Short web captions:
· · · · · · ·
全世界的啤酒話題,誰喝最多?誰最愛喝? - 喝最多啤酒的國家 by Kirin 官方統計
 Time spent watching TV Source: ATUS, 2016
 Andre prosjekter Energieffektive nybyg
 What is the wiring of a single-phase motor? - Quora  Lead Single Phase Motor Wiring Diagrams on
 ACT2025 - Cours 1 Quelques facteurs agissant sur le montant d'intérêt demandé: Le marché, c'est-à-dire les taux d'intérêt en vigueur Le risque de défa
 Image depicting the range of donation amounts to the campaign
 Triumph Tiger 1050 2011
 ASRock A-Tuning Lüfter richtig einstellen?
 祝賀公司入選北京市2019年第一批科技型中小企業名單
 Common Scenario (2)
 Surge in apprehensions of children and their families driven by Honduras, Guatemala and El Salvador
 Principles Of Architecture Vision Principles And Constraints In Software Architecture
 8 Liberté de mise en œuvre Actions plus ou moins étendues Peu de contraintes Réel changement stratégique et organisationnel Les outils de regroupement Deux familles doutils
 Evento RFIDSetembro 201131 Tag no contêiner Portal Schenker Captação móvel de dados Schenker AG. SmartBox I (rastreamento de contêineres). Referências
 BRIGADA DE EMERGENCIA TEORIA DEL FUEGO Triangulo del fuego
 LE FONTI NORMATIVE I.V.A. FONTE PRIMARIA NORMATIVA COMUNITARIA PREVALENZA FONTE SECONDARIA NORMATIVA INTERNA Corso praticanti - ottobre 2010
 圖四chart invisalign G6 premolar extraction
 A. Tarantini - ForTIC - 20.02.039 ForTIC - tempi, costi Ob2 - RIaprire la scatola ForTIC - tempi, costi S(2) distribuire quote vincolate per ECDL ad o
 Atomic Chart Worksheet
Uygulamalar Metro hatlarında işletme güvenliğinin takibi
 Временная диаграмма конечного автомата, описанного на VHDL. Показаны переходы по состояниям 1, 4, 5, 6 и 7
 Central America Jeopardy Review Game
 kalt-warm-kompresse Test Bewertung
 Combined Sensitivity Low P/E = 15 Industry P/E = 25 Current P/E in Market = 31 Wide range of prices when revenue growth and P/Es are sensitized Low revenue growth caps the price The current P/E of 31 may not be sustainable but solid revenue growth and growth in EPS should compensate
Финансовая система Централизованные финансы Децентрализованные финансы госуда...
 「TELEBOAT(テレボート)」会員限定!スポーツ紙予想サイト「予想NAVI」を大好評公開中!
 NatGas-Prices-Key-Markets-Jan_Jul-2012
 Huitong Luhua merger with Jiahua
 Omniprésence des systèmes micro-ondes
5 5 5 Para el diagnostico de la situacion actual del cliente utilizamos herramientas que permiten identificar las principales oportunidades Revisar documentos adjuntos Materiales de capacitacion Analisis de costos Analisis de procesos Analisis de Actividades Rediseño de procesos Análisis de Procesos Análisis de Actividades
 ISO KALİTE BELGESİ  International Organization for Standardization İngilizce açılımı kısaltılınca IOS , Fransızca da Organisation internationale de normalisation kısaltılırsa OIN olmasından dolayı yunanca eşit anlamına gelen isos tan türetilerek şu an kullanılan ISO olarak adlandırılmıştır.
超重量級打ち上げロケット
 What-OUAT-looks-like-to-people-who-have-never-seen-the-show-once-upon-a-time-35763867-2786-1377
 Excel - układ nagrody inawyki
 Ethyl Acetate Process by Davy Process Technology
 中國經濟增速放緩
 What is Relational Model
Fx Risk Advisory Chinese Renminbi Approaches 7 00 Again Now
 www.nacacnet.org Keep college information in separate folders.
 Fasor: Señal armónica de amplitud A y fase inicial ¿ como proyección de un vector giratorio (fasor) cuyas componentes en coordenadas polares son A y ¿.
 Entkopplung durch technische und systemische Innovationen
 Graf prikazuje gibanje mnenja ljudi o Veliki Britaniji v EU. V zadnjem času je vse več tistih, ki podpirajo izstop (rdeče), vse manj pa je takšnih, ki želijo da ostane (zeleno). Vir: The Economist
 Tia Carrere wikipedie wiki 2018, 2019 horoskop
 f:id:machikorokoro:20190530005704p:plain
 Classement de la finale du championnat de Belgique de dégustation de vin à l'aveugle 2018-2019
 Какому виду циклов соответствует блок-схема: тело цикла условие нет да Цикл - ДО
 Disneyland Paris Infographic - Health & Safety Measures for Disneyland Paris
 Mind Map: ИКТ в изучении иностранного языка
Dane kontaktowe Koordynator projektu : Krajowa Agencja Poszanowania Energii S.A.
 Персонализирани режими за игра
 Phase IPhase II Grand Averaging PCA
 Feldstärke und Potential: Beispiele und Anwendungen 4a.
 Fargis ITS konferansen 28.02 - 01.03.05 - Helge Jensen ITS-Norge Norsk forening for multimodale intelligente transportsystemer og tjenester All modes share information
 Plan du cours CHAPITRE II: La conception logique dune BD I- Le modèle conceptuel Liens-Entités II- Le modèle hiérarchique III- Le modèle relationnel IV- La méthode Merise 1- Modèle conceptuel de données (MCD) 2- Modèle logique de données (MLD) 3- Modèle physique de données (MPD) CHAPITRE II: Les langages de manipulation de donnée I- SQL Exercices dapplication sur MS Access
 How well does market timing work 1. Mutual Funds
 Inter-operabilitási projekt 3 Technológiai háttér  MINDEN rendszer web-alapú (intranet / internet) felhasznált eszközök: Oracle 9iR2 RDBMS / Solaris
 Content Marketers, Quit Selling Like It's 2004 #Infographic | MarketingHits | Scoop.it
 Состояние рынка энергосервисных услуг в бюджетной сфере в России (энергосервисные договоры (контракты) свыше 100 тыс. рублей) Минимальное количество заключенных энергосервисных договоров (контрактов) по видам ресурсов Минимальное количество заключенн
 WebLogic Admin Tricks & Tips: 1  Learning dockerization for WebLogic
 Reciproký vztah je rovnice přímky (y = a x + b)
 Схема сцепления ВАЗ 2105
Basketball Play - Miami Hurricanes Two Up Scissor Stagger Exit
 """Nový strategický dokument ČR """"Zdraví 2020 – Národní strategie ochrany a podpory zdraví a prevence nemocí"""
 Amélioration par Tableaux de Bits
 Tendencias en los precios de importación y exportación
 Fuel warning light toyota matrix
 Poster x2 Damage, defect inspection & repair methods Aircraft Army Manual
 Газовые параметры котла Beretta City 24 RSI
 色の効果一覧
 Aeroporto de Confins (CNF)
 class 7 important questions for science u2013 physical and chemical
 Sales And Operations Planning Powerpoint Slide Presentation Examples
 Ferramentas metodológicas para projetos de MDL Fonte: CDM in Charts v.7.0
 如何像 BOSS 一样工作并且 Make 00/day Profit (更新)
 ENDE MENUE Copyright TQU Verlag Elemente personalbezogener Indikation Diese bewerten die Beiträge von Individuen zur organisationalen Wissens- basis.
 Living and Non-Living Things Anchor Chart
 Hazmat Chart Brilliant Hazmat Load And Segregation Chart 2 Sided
· · · · · · ·
# EXERCISE DIRECTIONS:
Restate word for word only the lines above from the line containing "Triumph Tiger 1050 2011" to the line containing "kalt-warm-kompresse Test Bewertung", both of them included.

# SOLUTION FOR THIS TASK:
 Triumph Tiger 1050 2011
 ASRock A-Tuning Lüfter richtig einstellen?
 祝賀公司入選北京市2019年第一批科技型中小企業名單
 Common Scenario (2)
 Surge in apprehensions of children and their families driven by Honduras, Guatemala and El Salvador
 Principles Of Architecture Vision Principles And Constraints In Software Architecture
 8 Liberté de mise en œuvre Actions plus ou moins étendues Peu de contraintes Réel changement stratégique et organisationnel Les outils de regroupement Deux familles doutils
 Evento RFIDSetembro 201131 Tag no contêiner Portal Schenker Captação móvel de dados Schenker AG. SmartBox I (rastreamento de contêineres). Referências
 BRIGADA DE EMERGENCIA TEORIA DEL FUEGO Triangulo del fuego
 LE FONTI NORMATIVE I.V.A. FONTE PRIMARIA NORMATIVA COMUNITARIA PREVALENZA FONTE SECONDARIA NORMATIVA INTERNA Corso praticanti - ottobre 2010
 圖四chart invisalign G6 premolar extraction
 A. Tarantini - ForTIC - 20.02.039 ForTIC - tempi, costi Ob2 - RIaprire la scatola ForTIC - tempi, costi S(2) distribuire quote vincolate per ECDL ad o
 Atomic Chart Worksheet
Uygulamalar Metro hatlarında işletme güvenliğinin takibi
 Временная диаграмма конечного автомата, описанного на VHDL. Показаны переходы по состояниям 1, 4, 5, 6 и 7
 Central America Jeopardy Review Game
 kalt-warm-kompresse Test Bewertung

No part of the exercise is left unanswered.